My saying that “I’ve seen worse” is in no way intended to downplay the achievements of the editors of this volume. Quite the opposite. I’m only claiming enough experience to appreciate what they have done. And I’m only talking about completing the basic transcription – I have not the vaguest claim to understanding how they were able to determine the identity of the scribes who made minute alterations in the text, or some of their other stunning work.
Yet even someone who has not transcribed 19th century documents will likely be astonished when he compares the manuscript to the typescript. Even something as familiar as the sacrament prayers, which appear in fair copy in the revelation book (meaning they appear to have been copied by a scribe from a previous document – the scribe wasn’t taking down the words as they fell for the first time from the lips of Joseph Smith, in which case you’d expect lots of false starts and crossouts), involves some corrections and erasures and insertions. When you read manuscript for the content, your eye tends to glide right past those clerical stumbles – but not the JSP editors. Every mark, every tiny smear that indicates the erasure and rewriting of a single character, is duly noted on the transcription. This tends to make the transcription look even more complicated than the manuscript!
Any random page in this volume will illustrate a problem I’ve run across time after time after time when dealing with church members who don’t appreciate the raw materials of history: Good people are genuinely mystified by the multiplicity of books on a single event – how can there be so many different versions of what happened at Mountain Meadows? Why can’t all those authors just look up what happened and write it down? Why doesn’t everybody just tell the truth?
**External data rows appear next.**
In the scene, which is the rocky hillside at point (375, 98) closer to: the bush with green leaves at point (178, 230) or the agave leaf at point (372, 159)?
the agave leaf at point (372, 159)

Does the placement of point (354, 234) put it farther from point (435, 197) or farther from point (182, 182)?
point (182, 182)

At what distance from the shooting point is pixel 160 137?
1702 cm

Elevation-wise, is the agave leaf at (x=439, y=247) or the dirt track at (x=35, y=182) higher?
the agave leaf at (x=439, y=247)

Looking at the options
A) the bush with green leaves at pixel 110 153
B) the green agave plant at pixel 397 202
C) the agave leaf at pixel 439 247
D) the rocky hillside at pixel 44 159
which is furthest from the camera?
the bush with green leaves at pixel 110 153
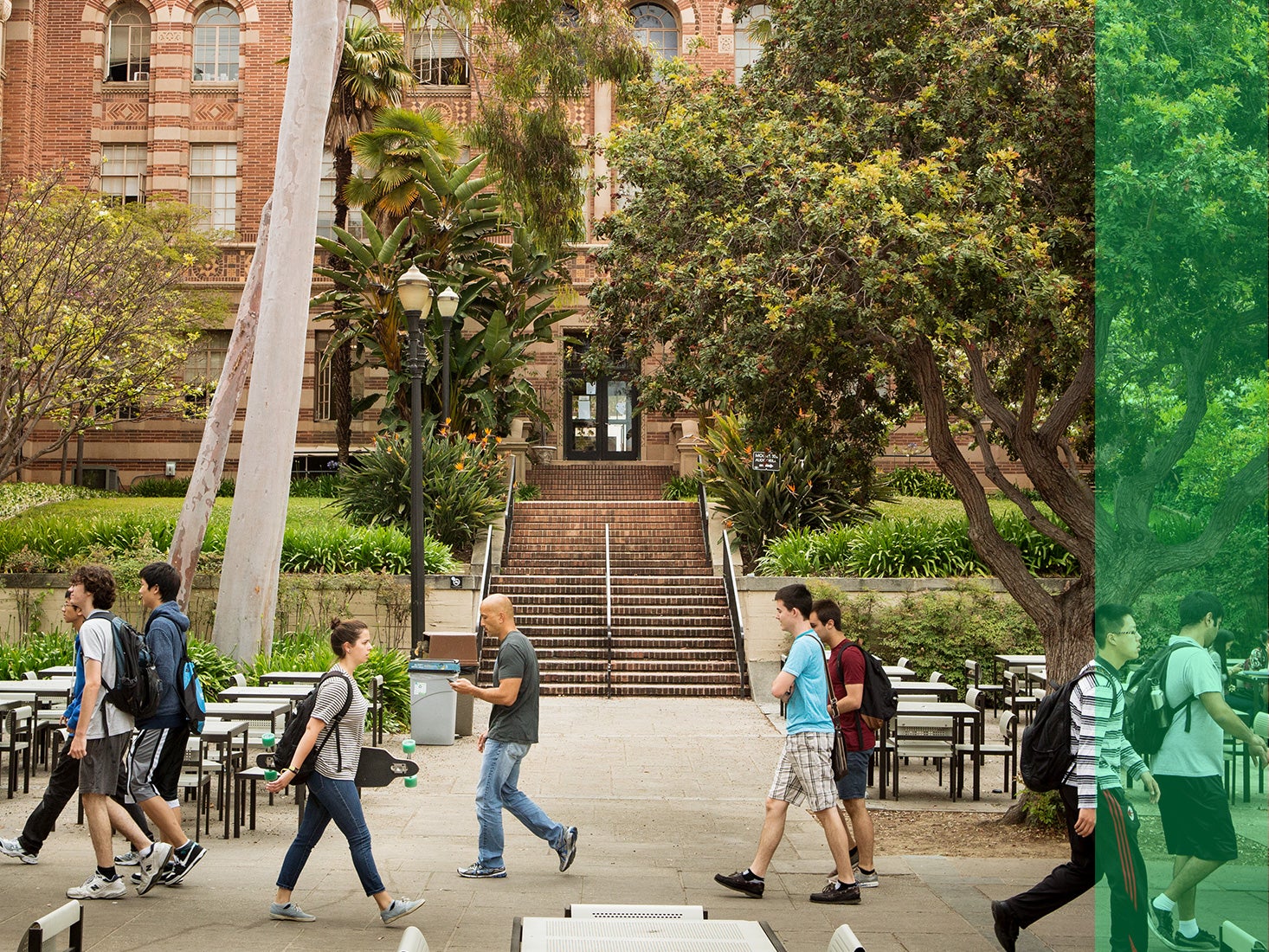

This volume illustrates how difficult it is even to establish the words that are right there on the page. When it requires the skill of so many experienced scholars, coupled with the tools of an advanced technology, just to get the words down right, how much more effort must it take to understand what those words are trying to record?
Echoing a salute once given by a grizzled Colorado miner to aging Civil War veterans aboard a passing train, I say, “Three cheers for the boys what did!” Congratulations, Messrs. Jensen, Woodford, and Harper.